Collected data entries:
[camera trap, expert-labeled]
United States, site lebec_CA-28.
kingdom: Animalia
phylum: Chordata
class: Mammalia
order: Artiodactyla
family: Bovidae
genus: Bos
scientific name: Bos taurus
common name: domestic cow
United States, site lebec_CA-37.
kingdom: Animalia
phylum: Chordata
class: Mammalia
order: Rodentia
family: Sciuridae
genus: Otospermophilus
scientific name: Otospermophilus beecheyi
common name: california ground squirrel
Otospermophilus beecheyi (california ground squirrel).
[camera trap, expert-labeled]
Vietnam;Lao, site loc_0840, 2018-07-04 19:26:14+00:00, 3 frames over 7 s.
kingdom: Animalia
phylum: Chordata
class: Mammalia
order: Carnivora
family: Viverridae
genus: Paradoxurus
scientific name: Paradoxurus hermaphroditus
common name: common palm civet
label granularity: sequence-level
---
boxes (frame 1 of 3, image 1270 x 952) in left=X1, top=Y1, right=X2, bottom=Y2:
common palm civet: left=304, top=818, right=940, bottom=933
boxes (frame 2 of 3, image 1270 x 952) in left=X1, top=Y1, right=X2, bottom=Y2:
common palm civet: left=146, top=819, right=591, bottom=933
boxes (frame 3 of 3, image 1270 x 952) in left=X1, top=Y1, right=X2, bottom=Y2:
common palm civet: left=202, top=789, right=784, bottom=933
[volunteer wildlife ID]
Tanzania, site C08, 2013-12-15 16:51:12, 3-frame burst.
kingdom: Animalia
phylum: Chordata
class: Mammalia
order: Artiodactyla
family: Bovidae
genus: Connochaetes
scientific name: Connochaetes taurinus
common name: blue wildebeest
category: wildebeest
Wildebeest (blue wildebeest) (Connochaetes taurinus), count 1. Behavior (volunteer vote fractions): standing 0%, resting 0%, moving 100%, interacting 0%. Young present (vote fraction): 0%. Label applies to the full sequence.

§ Problem details
All lines of the data are to be repeated exactly as they stand.

§ Exercise solution
[camera trap, expert-labeled]
United States, site lebec_CA-28.
kingdom: Animalia
phylum: Chordata
class: Mammalia
order: Artiodactyla
family: Bovidae
genus: Bos
scientific name: Bos taurus
common name: domestic cow
United States, site lebec_CA-37.
kingdom: Animalia
phylum: Chordata
class: Mammalia
order: Rodentia
family: Sciuridae
genus: Otospermophilus
scientific name: Otospermophilus beecheyi
common name: california ground squirrel
Otospermophilus beecheyi (california ground squirrel).
[camera trap, expert-labeled]
Vietnam;Lao, site loc_0840, 2018-07-04 19:26:14+00:00, 3 frames over 7 s.
kingdom: Animalia
phylum: Chordata
class: Mammalia
order: Carnivora
family: Viverridae
genus: Paradoxurus
scientific name: Paradoxurus hermaphroditus
common name: common palm civet
label granularity: sequence-level
---
boxes (frame 1 of 3, image 1270 x 952) in left=X1, top=Y1, right=X2, bottom=Y2:
common palm civet: left=304, top=818, right=940, bottom=933
boxes (frame 2 of 3, image 1270 x 952) in left=X1, top=Y1, right=X2, bottom=Y2:
common palm civet: left=146, top=819, right=591, bottom=933
boxes (frame 3 of 3, image 1270 x 952) in left=X1, top=Y1, right=X2, bottom=Y2:
common palm civet: left=202, top=789, right=784, bottom=933
[volunteer wildlife ID]
Tanzania, site C08, 2013-12-15 16:51:12, 3-frame burst.
kingdom: Animalia
phylum: Chordata
class: Mammalia
order: Artiodactyla
family: Bovidae
genus: Connochaetes
scientific name: Connochaetes taurinus
common name: blue wildebeest
category: wildebeest
Wildebeest (blue wildebeest) (Connochaetes taurinus), count 1. Behavior (volunteer vote fractions): standing 0%, resting 0%, moving 100%, interacting 0%. Young present (vote fraction): 0%. Label applies to the full sequence.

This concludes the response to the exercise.